Derelict Building in Dublin 8 via Twitter @zoeobeimhen

Back in July 2022, the Government announced an initiative called ‘Housing for All’, which outlines the Government’s plans to utilise sites that have been deemed as derelict, with the goal of refurbishing them and making them of a high enough quality for residential use. In this new housing plan, the use of these vacant and derelict sites is also working in line with the ambitions of the Government’s Climate Action plan, while also aiming to rejuvenate areas such as Dublin 8. 

The Government will be supplying a maximum grant of €30,000 for people who are seeking to refurbish a vacant property, and to then use it as their own home. Along with this, an additional grant on top of that of up to €20,000, will be available for those that their property is deemed unsafe.

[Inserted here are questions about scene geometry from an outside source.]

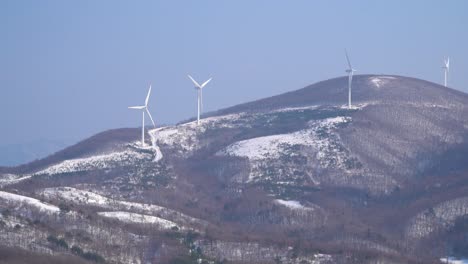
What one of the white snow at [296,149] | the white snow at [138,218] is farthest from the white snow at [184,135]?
the white snow at [138,218]

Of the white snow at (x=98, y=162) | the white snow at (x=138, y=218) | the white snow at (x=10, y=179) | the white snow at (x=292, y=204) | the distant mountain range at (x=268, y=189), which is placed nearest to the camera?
the distant mountain range at (x=268, y=189)

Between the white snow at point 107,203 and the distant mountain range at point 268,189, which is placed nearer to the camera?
the distant mountain range at point 268,189

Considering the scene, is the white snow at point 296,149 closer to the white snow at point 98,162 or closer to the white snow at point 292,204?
the white snow at point 98,162

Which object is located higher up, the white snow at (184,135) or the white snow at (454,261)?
the white snow at (184,135)

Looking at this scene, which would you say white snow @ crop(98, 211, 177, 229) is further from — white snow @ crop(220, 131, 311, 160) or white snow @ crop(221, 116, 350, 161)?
white snow @ crop(220, 131, 311, 160)

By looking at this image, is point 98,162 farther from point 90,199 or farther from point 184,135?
point 90,199

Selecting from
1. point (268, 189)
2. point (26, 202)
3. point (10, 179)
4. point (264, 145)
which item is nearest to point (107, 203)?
point (26, 202)

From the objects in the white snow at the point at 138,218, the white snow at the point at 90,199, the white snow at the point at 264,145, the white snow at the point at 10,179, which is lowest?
the white snow at the point at 138,218

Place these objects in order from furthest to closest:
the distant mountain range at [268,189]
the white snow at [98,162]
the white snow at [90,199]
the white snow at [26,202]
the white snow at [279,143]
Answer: the white snow at [279,143], the white snow at [98,162], the white snow at [90,199], the white snow at [26,202], the distant mountain range at [268,189]
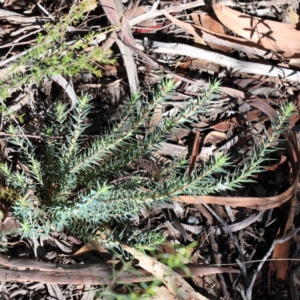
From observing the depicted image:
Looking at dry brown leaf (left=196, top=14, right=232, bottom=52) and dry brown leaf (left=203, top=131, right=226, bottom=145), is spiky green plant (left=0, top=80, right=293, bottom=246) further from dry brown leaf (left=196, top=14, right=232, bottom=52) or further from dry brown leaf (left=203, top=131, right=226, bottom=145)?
dry brown leaf (left=196, top=14, right=232, bottom=52)

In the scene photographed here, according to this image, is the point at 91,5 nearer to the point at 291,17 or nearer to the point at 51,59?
the point at 51,59

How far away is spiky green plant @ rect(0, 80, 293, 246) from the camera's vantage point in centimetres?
166

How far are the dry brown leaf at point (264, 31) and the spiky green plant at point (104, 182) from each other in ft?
1.92

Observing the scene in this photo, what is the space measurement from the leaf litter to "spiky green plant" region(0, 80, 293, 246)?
14cm

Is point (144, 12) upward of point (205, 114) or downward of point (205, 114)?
upward

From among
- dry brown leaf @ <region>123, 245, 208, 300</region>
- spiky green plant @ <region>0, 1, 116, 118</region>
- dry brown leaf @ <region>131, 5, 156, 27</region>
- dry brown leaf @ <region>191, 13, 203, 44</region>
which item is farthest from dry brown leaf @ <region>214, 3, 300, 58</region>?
dry brown leaf @ <region>123, 245, 208, 300</region>

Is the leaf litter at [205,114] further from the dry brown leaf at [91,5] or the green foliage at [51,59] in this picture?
the green foliage at [51,59]

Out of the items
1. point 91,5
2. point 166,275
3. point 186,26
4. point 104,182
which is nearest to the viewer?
point 104,182

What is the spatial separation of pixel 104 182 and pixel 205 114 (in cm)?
83

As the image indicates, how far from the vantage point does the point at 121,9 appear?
83.6 inches

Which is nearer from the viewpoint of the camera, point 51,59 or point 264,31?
point 51,59

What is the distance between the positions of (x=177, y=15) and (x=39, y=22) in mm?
735

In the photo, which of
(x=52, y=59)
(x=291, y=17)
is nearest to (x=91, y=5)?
(x=52, y=59)

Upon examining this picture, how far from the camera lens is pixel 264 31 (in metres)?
2.28
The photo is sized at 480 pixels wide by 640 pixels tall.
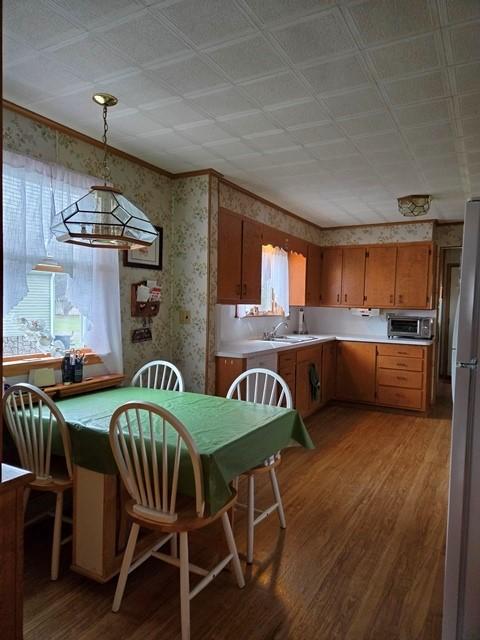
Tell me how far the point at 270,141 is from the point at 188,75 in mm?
948

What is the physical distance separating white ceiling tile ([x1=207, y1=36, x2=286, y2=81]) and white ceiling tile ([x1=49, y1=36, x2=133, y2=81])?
1.45 ft

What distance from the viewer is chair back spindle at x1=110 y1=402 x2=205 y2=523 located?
170 cm

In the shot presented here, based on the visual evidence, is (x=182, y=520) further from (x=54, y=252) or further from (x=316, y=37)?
(x=316, y=37)

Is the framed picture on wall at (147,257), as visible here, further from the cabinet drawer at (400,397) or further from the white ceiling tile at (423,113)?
the cabinet drawer at (400,397)

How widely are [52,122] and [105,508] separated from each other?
2249 mm

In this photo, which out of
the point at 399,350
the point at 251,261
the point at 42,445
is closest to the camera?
the point at 42,445

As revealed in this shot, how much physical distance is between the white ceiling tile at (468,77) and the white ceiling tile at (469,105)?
69 millimetres

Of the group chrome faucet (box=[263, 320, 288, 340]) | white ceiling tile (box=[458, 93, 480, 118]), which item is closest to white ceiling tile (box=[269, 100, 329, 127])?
white ceiling tile (box=[458, 93, 480, 118])

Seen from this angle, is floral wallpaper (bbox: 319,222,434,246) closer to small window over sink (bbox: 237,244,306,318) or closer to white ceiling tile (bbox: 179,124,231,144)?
small window over sink (bbox: 237,244,306,318)

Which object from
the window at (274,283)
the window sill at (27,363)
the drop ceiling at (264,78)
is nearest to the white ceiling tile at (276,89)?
the drop ceiling at (264,78)

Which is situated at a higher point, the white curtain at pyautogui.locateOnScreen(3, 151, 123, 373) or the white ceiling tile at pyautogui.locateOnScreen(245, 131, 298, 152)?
the white ceiling tile at pyautogui.locateOnScreen(245, 131, 298, 152)

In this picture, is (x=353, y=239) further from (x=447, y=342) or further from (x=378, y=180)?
(x=447, y=342)

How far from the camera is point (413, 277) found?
5.44m

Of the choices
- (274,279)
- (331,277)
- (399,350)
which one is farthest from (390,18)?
(331,277)
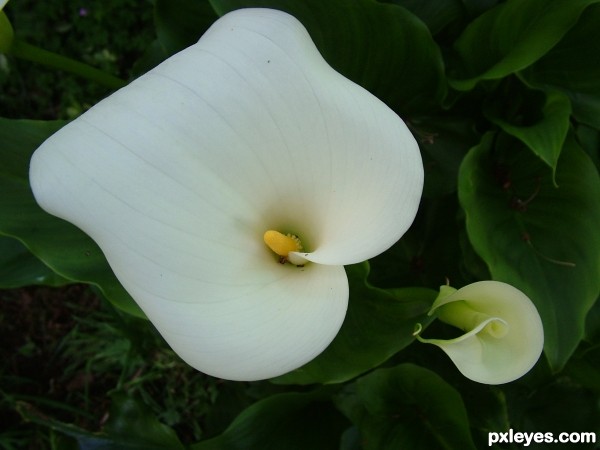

According to ‘The Derelict Sites Act of 1990’, a derelict site is any land that: “Detracts, or is likely to detract, to a material degree from the amenity, character or appearance of land in the neighbourhood of the land in question because of structures which are in a ruinous, derelict or dangerous condition, or the neglected, unsightly or objectionable condition of the land or of structures on it, or the presence, deposit or collection of litter, rubbish, debris or waste.” 

The CSO (Central Statistics Office) reported 166,752 vacant houses and apartments across Ireland listed in the 2022 Census, meaning that the number of vacant sites recorded had fallen by 9% in comparison to the 2016 Census, but locals still feel that this decrease is not enough.  

Margaret Bul, 71, moved into Dublin 8 back during the early 2000s and has been living there since.

“Our Government and City Council are lacking in efficiency and effectiveness plus, there’s also a lot of bureaucracies, missed opportunities to deliver housing, such as the Housing for All scheme.”


“There has been a growing number of empty and derelict shops, buildings and houses over the past few years. It is a disgrace that there are so many empty rooms above shops that could be made into homes for all the homeless on our streets, and people on the waiting list. So many derelict shops that could become Pop- Up or a Collective shop space for small and Start-Up businesses,” Bul said.